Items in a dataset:
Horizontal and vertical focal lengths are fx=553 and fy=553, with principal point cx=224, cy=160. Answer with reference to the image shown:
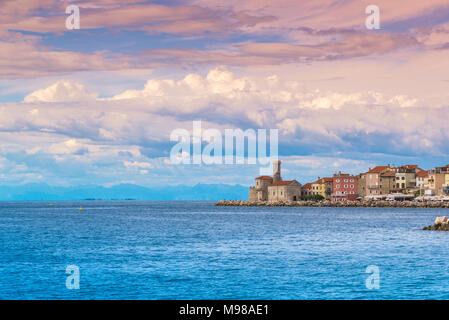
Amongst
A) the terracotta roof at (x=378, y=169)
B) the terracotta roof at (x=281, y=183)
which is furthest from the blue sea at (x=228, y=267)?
the terracotta roof at (x=281, y=183)

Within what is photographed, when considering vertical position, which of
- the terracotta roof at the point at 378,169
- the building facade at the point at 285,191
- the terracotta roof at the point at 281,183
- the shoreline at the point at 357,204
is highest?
the terracotta roof at the point at 378,169

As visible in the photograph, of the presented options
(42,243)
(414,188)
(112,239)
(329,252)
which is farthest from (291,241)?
(414,188)

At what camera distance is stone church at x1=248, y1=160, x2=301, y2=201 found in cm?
18838

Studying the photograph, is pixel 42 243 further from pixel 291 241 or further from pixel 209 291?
pixel 209 291

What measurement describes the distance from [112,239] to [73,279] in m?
26.2

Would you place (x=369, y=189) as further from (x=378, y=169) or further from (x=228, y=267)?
(x=228, y=267)

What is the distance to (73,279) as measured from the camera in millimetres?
30453

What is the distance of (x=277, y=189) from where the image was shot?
191 metres

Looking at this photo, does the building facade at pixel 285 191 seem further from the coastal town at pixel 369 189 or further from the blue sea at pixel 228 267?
the blue sea at pixel 228 267

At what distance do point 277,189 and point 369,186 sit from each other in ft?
102

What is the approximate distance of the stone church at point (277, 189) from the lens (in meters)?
188

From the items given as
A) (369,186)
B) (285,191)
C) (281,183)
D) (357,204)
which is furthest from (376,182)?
A: (281,183)

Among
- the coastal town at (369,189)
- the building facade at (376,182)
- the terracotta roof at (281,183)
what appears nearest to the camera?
the coastal town at (369,189)

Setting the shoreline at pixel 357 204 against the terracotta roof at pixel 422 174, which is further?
the terracotta roof at pixel 422 174
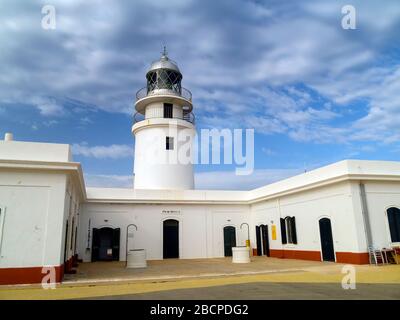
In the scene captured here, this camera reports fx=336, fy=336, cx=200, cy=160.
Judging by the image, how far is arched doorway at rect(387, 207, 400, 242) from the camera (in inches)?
528

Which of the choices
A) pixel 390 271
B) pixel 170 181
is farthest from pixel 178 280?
pixel 170 181

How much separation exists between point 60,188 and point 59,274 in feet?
8.20

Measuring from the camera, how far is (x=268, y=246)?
1909 centimetres

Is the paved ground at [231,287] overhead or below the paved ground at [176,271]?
below

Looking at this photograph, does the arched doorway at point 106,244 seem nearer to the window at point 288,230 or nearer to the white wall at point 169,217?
the white wall at point 169,217

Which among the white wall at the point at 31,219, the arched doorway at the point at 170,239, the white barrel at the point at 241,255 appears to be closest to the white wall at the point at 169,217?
the arched doorway at the point at 170,239

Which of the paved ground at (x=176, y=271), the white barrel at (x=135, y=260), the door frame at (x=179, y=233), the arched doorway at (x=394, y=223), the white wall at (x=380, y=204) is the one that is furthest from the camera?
the door frame at (x=179, y=233)

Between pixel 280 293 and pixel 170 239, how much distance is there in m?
13.0

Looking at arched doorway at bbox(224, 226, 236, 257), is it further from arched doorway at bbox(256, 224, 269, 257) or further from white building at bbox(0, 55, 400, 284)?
arched doorway at bbox(256, 224, 269, 257)

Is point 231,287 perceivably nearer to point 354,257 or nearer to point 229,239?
point 354,257

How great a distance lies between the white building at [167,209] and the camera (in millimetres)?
9820

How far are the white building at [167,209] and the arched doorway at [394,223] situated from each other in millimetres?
40

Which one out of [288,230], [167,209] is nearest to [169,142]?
[167,209]
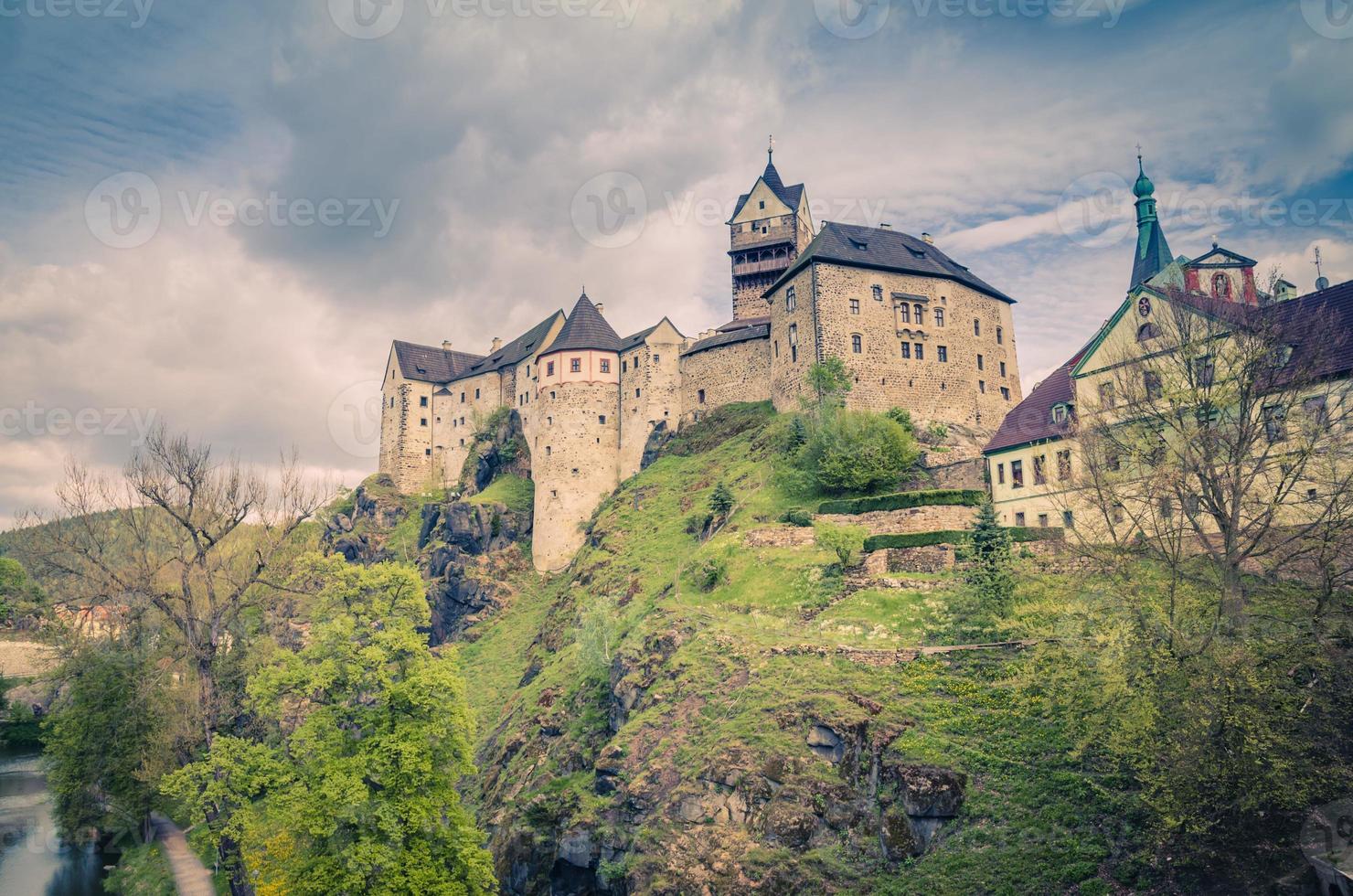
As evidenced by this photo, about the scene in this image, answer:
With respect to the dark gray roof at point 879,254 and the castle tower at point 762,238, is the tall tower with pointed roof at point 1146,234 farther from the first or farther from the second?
→ the castle tower at point 762,238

▶ _EXERCISE DIRECTIONS_
Please repeat everything from the line containing "Which one out" down to the end of the material above, leaving any picture out of your answer.

▶ _WRITTEN SOLUTION_
Which one out of [288,230], [167,209] is nearest to [169,142]?
[167,209]
As evidenced by this photo, about the scene in this image, answer:
With respect to the dark gray roof at point 879,254 and the castle tower at point 762,238, is the tall tower with pointed roof at point 1146,234 farther from the first or farther from the second?
→ the castle tower at point 762,238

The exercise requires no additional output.